Boundary conforming Delaunay triangulation of point set

Specify "c" flag for convex hull segments, "v" flag for Voronoi and "D" flag for creating a boundary conforming Delaunay triangulation of the point set. In this case additional points are created which split the boundary segments and ensure that all triangle circumcenters lie within the convex hull. Due to random input, there may be situations where Triangle fails with this task, so we check for the corresponding exception.

Constrained Delaunay triangulation (CDT) of a domain given by a segment list specifying its boundary.

Constrained Delaunay triangulation (CDT) of a point set with additional constraints given a priori. This is obtained when specifying the "p" flag and an additional list of segments each described by two points which should become edges of the triangulation. Note that the resulting triangulation is not Delaunay in the sense given above.

Constrained Delaunay triangulation (CDT) of a domain given by a segment list specifying its boundary together with a maximum area constraint.

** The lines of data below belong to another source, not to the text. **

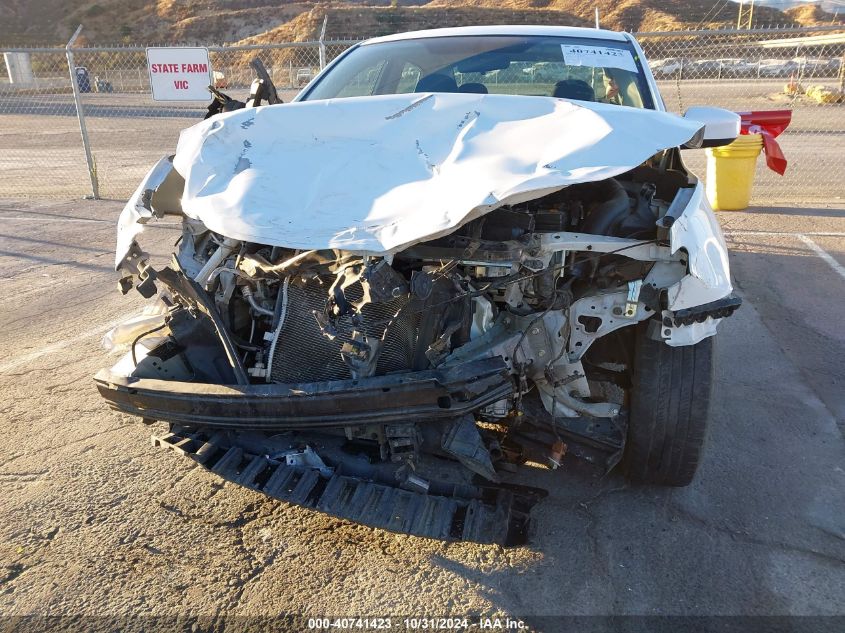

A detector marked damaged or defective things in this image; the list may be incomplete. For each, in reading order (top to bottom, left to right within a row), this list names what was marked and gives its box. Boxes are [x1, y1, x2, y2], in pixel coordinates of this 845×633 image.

destroyed front end [94, 91, 740, 544]
severely damaged car [95, 25, 740, 544]
crumpled white hood [175, 92, 704, 254]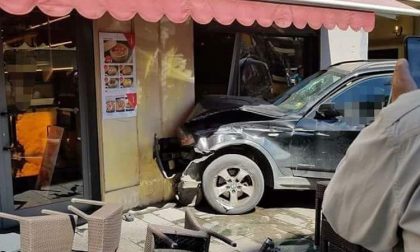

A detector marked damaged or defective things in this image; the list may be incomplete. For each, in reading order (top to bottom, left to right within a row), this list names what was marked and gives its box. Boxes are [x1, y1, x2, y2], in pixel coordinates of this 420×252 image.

damaged wall [92, 14, 194, 210]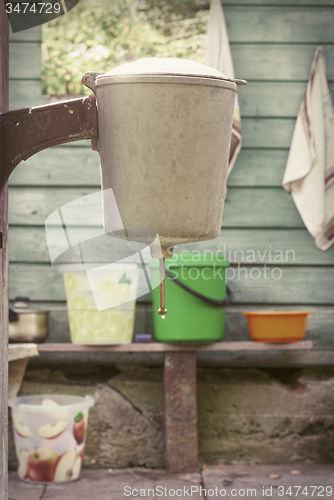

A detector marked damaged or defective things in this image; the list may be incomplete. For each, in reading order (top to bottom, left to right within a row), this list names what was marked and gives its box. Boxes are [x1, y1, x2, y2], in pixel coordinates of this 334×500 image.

rusty metal bracket arm [0, 94, 98, 196]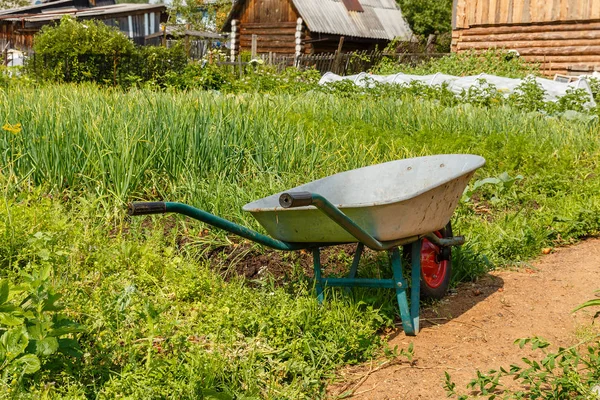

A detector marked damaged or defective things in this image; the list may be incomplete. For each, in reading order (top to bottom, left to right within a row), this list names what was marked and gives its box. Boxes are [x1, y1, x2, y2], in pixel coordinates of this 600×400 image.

rusty metal roof [223, 0, 414, 41]
rusty metal roof [290, 0, 412, 39]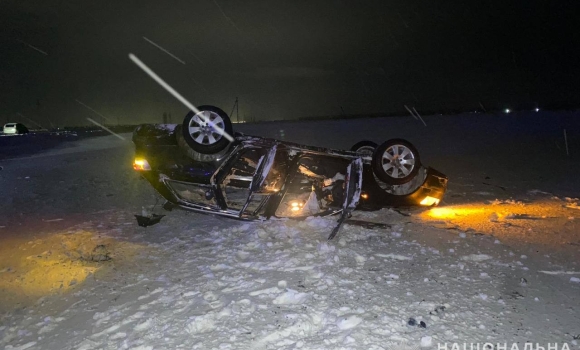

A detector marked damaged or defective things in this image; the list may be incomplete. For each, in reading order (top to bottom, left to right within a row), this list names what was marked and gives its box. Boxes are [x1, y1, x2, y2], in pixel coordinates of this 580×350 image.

overturned car [133, 105, 448, 239]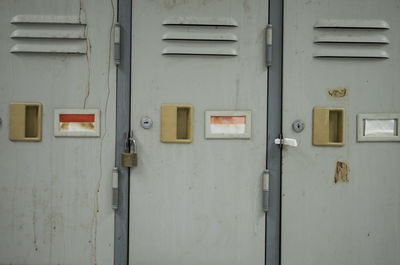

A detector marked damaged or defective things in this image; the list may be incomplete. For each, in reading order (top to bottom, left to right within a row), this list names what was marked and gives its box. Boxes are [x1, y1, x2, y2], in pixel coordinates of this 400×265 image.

peeling paint [332, 160, 348, 183]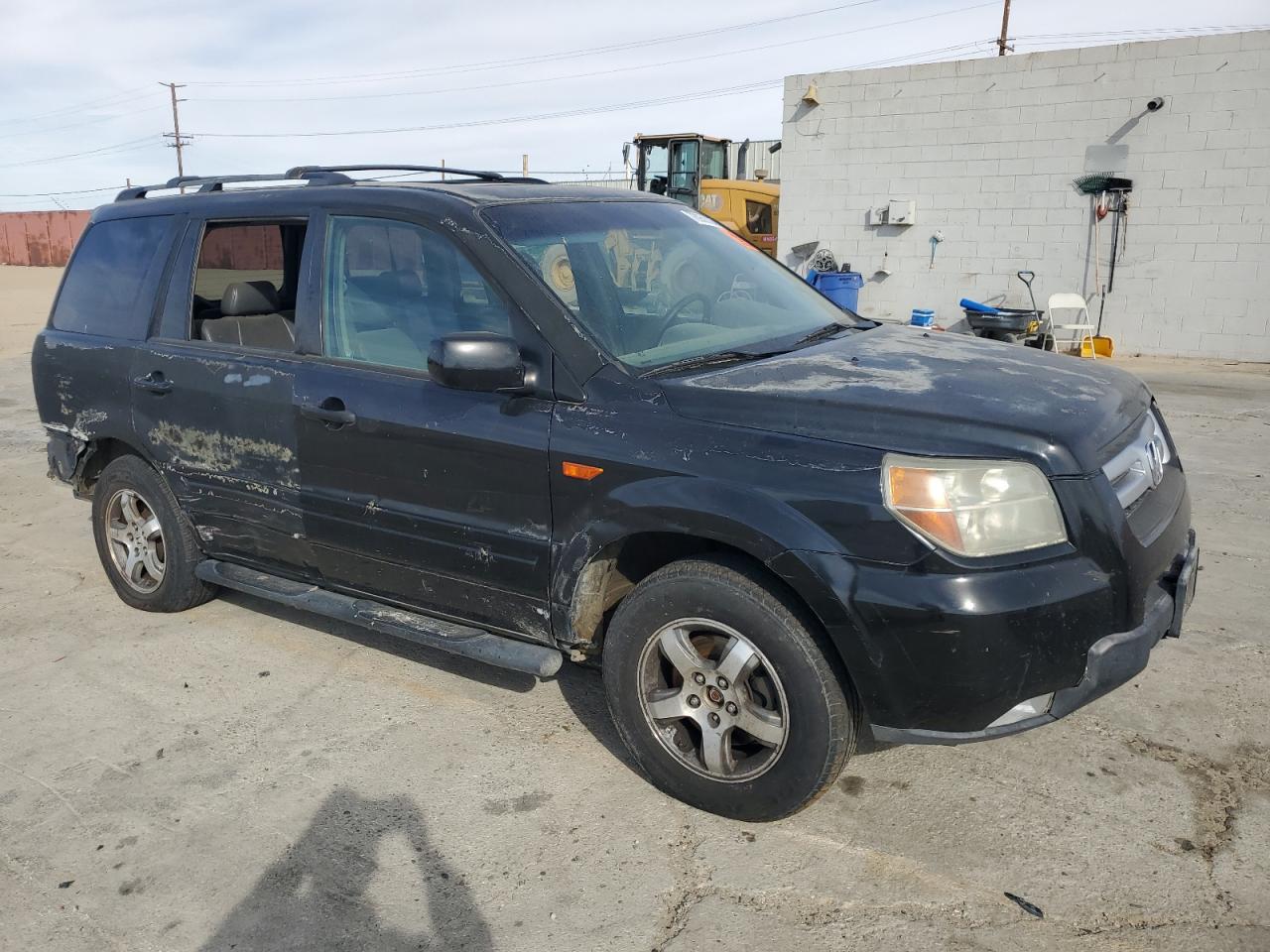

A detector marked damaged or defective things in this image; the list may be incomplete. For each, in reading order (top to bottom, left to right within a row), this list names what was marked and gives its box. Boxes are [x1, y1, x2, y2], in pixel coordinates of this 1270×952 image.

dented body panel [32, 178, 1199, 746]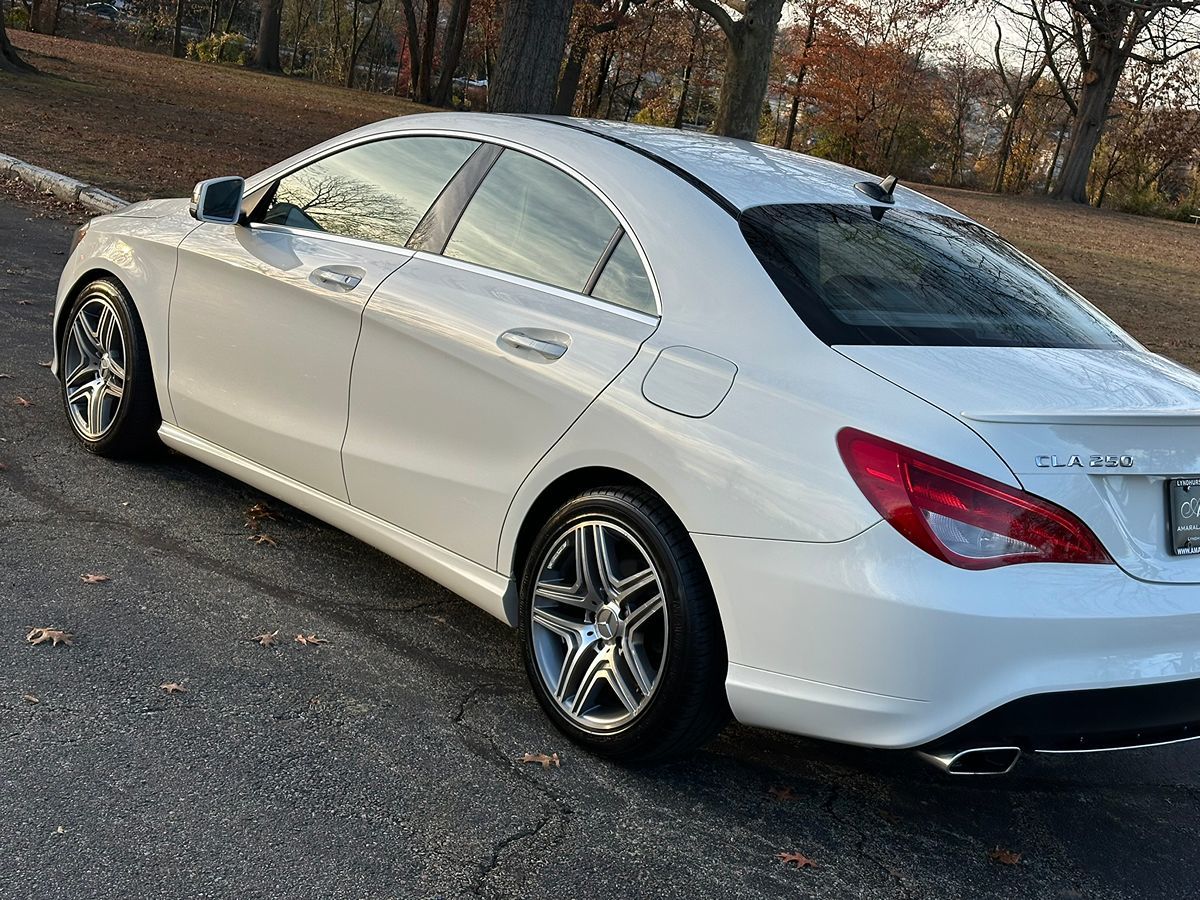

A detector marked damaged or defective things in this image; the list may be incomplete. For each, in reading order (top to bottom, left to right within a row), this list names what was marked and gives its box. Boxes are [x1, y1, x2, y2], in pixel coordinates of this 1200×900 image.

cracked asphalt [2, 192, 1200, 900]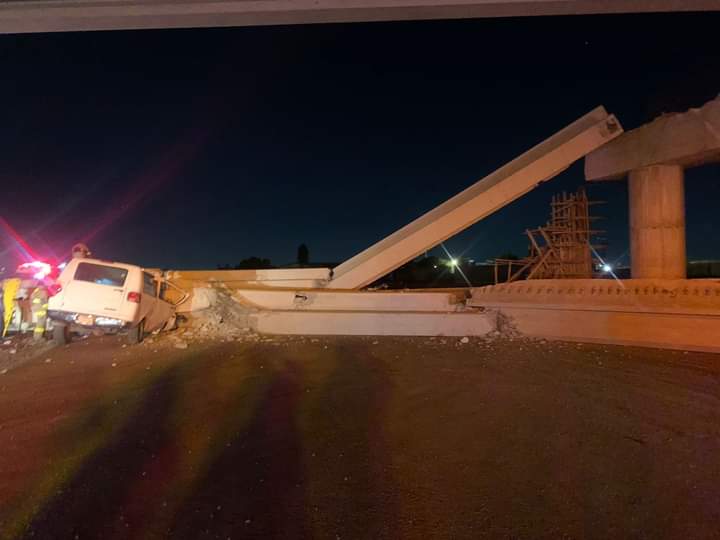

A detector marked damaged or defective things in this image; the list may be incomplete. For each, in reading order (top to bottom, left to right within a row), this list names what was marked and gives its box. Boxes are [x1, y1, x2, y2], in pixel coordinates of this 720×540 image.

crushed vehicle [47, 258, 188, 344]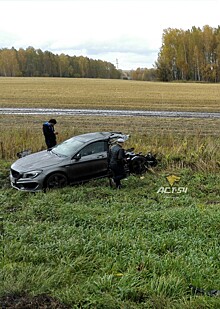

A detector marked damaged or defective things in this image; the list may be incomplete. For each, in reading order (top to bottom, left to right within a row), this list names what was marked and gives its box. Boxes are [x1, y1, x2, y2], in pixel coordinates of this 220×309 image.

crashed mercedes car [9, 131, 156, 191]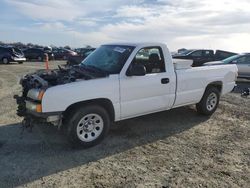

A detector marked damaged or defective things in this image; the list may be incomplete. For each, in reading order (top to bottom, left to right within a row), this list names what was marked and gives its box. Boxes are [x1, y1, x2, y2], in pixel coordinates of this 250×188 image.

salvage damage [14, 64, 108, 128]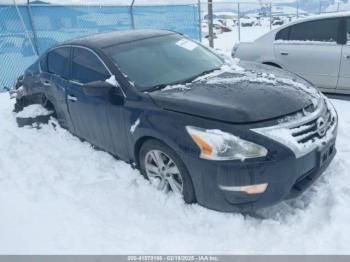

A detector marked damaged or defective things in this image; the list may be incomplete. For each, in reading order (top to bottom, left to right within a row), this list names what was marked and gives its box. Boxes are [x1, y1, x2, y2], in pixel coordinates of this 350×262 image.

damaged vehicle [14, 29, 340, 213]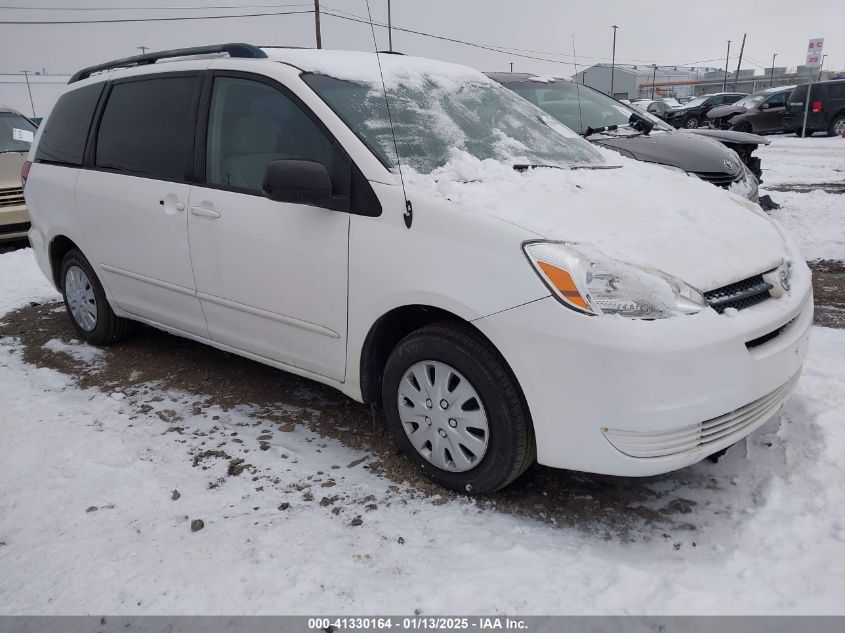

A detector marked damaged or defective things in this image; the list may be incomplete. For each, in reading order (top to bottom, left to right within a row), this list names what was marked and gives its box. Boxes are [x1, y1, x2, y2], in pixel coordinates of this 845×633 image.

damaged vehicle [484, 73, 760, 199]
damaged vehicle [708, 85, 796, 133]
damaged vehicle [23, 47, 808, 496]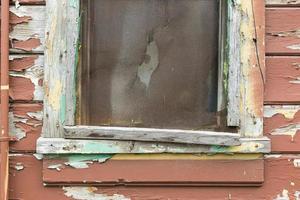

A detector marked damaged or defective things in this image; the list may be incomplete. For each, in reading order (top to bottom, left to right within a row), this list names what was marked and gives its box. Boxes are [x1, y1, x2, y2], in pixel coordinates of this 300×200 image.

rust stain [9, 55, 38, 72]
rust stain [8, 76, 34, 100]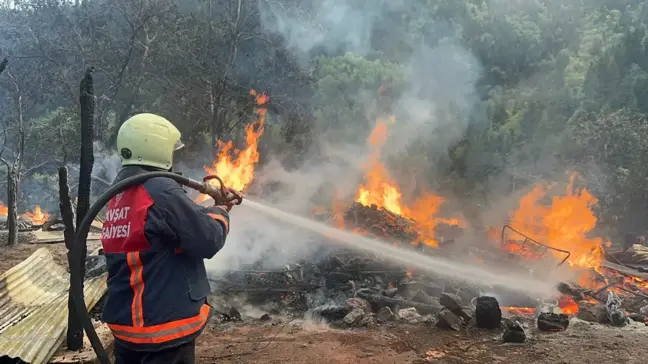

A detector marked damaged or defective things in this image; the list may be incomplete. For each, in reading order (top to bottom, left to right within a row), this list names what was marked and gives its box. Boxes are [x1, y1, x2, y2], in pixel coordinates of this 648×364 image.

rusty metal roofing [0, 246, 107, 362]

This constraint is specfied as a floating point number given after the -a flag. Be careful to not give it in the exponential format as Triangle would be unable to analyse it. Therefore it is dangerous to give a number in the string interpolation and it is better to convert it to a string before using @sprintf. Specifying only the maximum area constraint does not prevent very thin triangles from occuring at the boundary.

Boundary conforming Delaunay triangulation (BCDT) of a domain given by a segment list specifying its boundary

In addition to the area constraint specify the -D flag in order to keep the triangle circumcenters within the domain.

Triangulation of a domain with refinement callback

A maximum area constraint is specified in the unsuitable callback which is activated via the "u" flag if it has been passed before calling triangulate. In addition, the "q" flag allows to specify a minimum angle constraint preventing skinny triangles.

Triangulation of a heterogeneous domain

The segment list specifies its boundary and the inner boundary between subdomains. An additional region list is specified which provides "region points" in regionlist[1,:] and regionlist[2,:]. These kind of mark the subdomains. regionlist[3,:] contains an attribute which labels the subdomains. regionlist[4,:] contains a maximum area value. size(regionlist,2) is the number of regions.

With the "A" flag, the subdomain labels are spread to all triangles in the corresponding subdomains, becoming available in triangleattributelist[1,:]. With the "a" flag, the area constraints are applied in the corresponding subdomains.